John McGlone, an evangelical Christian preacher from Kentucky, brought suit against Tennessee Technical University after being told to leave campus property during two April 2009 visits because he had not complied with TTU’s speaking permit rules.

A federal district court threw out McGlone’s case. But on Monday, the Sixth Circuit U.S. Court of Appeals not only reinstated the case, but granted McGlone the remedy he wanted, declaring Tennessee Tech’s rules about speech on campus property to be unconstitutionally burdensome.

Because campus sidewalks are a “public forum” traditionally held open for expressive use, the Sixth Circuit decided that any regulation on the content of speech would be presumed unconstitutional, unless justified by a “significant” government interest. The university failed to come forward with any such justification.

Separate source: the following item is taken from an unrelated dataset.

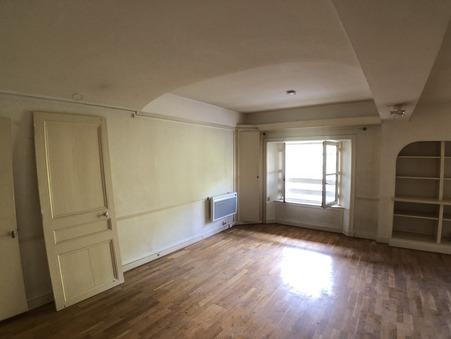 vente appartement lyon 1er arrondissement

TTU rules require speakers who are not university students or employees to apply at least 14 days in advance for a permit to use university property. The application form requires disclosing the name and purpose of the applicant’s organization, and whether the topics to be addressed are “political” or “religious.”

The court had little difficulty striking down all of these requirements as unnecessary to satisfy TTU’s legitimate interests. (In fact, it does not appear that Tennessee Tech put up much of a defense, acknowledging during oral argument in front of the three-judge panel that the 14-day advance notice requirement was unreasonably long.)

When speakers bring First Amendment claims against college administrators, the administrators typically respond by raising the defense of “qualified immunity,” which shields individual government employees against paying money damages unless their actions violated “clearly established” legal principles.

But in this case, the judges found the law to be so clear that no immunity defense could apply. It’s rare for courts to refuse government officials qualified immunity in First Amendment cases, as judges are protective of government employees who simply make good-faith mistakes — so the message to TTU is an especially stinging one.

The case is McGlone v. Bell, No. 10-6055.